Germinal
Germinal (paragraphe n°3110)
Partie : Septième partie, chapitre V
Ensuite, il n'y eut plus rien. Etienne était assis par terre, toujours dans le même coin, et il avait Catherine sur les genoux, couchée, immobile. Des heures, des heures s'écoulèrent. Il crut longtemps qu'elle dormait ; puis, il la toucha, elle était très froide, elle était morte. Pourtant, il ne remuait pas, de peur de la réveiller. L'idée qu'il l'avait eue femme le premier, et qu'elle pouvait être grosse, l'attendrissait. D'autres idées, l'envie de partir avec elle, la joie de ce qu'ils feraient tous les deux plus tard, revenaient par moments, mais si vagues, qu'elles semblaient effleurer à peine son front, comme le souffle même du sommeil. Il s'affaiblissait, il ne lui restait que la force d'un petit geste, un lent mouvement de la main, pour s'assurer qu'elle était bien là, ainsi qu'une enfant endormie, dans sa raideur glacée.
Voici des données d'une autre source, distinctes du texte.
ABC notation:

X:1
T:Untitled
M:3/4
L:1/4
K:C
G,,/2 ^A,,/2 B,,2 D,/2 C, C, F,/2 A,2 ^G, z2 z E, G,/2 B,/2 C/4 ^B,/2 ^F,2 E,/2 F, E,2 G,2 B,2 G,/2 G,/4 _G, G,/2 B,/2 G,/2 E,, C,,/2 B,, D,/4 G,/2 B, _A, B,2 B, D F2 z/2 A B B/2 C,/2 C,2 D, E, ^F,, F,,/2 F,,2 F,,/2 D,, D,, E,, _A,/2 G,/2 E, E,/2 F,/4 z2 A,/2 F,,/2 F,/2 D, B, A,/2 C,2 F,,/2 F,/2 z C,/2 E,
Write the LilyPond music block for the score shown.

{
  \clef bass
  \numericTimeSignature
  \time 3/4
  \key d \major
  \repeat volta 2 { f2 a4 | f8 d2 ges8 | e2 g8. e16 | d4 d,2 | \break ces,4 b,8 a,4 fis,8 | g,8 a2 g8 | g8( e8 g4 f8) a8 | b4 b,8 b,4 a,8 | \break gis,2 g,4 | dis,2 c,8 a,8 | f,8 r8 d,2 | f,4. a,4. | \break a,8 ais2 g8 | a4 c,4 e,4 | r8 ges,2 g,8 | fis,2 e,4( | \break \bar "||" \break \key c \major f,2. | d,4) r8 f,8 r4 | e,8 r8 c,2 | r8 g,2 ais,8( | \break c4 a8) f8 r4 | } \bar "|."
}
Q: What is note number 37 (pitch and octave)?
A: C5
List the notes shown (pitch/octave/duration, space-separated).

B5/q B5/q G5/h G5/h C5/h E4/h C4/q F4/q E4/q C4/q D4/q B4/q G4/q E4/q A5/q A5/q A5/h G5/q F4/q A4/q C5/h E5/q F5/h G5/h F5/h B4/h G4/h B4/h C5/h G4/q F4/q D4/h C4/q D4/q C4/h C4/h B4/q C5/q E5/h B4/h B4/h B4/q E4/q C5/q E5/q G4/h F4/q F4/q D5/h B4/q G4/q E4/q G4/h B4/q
Tout s'anéantissait, la nuit elle-même avait sombré, il n'était nulle part, hors de l'espace, hors du temps. Quelque chose tapait bien à côté de sa tête, des coups dont la violence se rapprochait ; mais il avait eu d'abord la paresse d'aller répondre, engourdi d'une fatigue immense ; et, à présent, il ne savait plus, il rêvait seulement qu'elle marchait devant lui et qu'il entendait le léger claquement de ses sabots. Deuxjours se passèrent, elle n'avait pas remué, il la touchait de son geste machinal, rassuré de la sentir si tranquille.